> Data lines:
:::::

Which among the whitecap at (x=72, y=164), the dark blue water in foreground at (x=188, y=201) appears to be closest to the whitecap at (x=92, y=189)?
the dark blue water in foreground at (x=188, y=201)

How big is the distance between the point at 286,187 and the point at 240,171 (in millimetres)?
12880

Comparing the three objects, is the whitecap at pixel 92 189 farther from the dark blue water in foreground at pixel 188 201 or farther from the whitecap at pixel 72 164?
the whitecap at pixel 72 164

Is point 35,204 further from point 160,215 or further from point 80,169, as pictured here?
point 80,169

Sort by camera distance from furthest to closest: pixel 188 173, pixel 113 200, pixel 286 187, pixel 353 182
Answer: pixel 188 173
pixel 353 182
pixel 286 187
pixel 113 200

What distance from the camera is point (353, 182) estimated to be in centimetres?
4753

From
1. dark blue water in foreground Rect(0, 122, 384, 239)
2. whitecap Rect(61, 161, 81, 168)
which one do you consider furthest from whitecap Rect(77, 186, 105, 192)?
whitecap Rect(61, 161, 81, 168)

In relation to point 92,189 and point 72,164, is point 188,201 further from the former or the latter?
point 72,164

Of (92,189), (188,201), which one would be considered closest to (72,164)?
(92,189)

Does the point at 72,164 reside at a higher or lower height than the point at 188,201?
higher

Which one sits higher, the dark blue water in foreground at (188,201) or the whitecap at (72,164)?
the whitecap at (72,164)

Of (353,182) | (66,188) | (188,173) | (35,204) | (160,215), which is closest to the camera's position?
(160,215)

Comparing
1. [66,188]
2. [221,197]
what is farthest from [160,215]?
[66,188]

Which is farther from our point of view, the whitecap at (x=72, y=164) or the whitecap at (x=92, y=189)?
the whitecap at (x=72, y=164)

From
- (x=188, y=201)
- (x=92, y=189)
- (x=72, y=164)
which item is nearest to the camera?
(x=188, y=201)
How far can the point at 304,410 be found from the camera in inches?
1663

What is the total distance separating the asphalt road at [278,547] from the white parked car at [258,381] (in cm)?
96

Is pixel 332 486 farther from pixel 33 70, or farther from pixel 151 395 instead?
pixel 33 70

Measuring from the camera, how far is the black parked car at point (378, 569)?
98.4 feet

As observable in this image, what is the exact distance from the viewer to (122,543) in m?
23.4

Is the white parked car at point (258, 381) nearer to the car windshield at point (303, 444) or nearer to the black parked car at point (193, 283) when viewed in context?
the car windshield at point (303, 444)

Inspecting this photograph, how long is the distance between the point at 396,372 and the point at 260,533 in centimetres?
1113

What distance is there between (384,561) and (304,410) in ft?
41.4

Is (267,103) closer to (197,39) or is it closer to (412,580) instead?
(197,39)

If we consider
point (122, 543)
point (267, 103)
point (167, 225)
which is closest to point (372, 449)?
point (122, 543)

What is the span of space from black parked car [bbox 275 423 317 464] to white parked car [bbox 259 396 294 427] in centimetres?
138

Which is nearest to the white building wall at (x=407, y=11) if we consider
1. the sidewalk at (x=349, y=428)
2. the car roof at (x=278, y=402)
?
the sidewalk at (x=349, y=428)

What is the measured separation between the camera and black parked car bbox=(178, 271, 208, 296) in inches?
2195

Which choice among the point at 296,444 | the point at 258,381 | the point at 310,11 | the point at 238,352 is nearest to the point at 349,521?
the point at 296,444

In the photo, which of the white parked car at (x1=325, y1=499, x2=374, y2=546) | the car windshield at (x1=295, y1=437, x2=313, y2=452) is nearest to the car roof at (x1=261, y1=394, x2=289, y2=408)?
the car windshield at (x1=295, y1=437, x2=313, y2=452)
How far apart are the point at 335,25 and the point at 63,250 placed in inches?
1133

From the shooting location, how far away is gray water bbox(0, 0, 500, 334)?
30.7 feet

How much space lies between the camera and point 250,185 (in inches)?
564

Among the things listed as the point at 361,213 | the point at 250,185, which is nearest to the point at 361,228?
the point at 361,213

:::::

> Instructions to follow:
Could you copy out the lines above word for word, starting at the line that contains "From the shooting" and ending with the final line?

> Problem solution:
From the shooting location, how far away is gray water bbox(0, 0, 500, 334)?
30.7 feet

How much space lies between the camera and point 250,185 (in inches)?
564

Among the things listed as the point at 361,213 | the point at 250,185, which is nearest to the point at 361,228?
the point at 361,213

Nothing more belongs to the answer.